The groceries bagged, Dale Danahy offers a warm hug on this cold New England Saturday to a woman who has shopped Danahy’s store for 30 years. Hugs happen again in frozen food. Over by the bakery and in the meat section, Danahy is saying goodbye to a life inspired by a father who mixed his hard work with fun.

At 59, she is president of Colella’s Supermarket in Hopkinton, Massachusetts, a place the world knows as the start of the Boston Marathon. Locals know it better as the home of the full-service grocery and liquor store at the heart of Main Street that is closing down after 70 years.

Danahy has been part of the operation for 45 of those years, starting at age 14 in the produce section. Over the decades, she and five sisters all put in their time. Three stayed on, expanding and updating as late as 2010 with a $1.5 million renovation to stay ahead of looming competition.


It’s a story told everywhere. The number of single-location grocery stores dropped by 3,000 from 2002 through 2007, according to the most recent U.S Census data. The trend ought to show as big or bigger in new numbers due later this year, according to Stacy Mitchell of the Institute for Local Self-Reliance.

The buying power of bigger chains like Wal-Mart Stores Inc., with annual grocery revenues of $156 billion, is so strong that grocers in tiers below have been forced to consolidate, said Mitchell, co-director of the Minneapolis-based advocacy group. What’s left is an impossible pricing environment for places like Colella’s, whose $13 million in gross sales in its best years has dropped well below that.

A self-described workaholic who’s run the Boston Marathon four times, Danahy talks with a heavy heart about the 2011 arrival in town of Price Chopper, a 134-store chain based in Schenectady, New York. Price Chopper grabbed more than 10 percent of her business. For a profit margin that never gets better than 2 percent, that’s a nightmare.

And credit card fees? Please. Danahy paid out $110,000 last year, blaming, in part, the younger generation’s disdain for cash. A boy recently wanted to use his card to purchase an 89-cent bagel. An older woman behind him in line handed him a dollar. Here, she said, save these poor people the money.

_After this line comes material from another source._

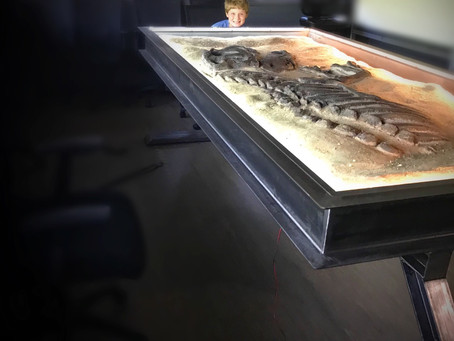 Custom Conference Table With Showcase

The profit squeeze pinched the payroll. Danahy’s staff at Christmas was 45, down from an all-time peak of 82. She’d have kept a few more for the customer service she prizes but good help has been harder to find.

Growing up wasn’t easy but it was fun, said Danahy, who’s 5-foot-4 with close-cropped black hair. Her paternal grandparents came from Italy and eventually to Hopkinton, where they bought 100 acres to farm. Their son, Daniel, went off to World War II and came home with a Bronze Star, a couple of Purple Hearts and burning desire to make good.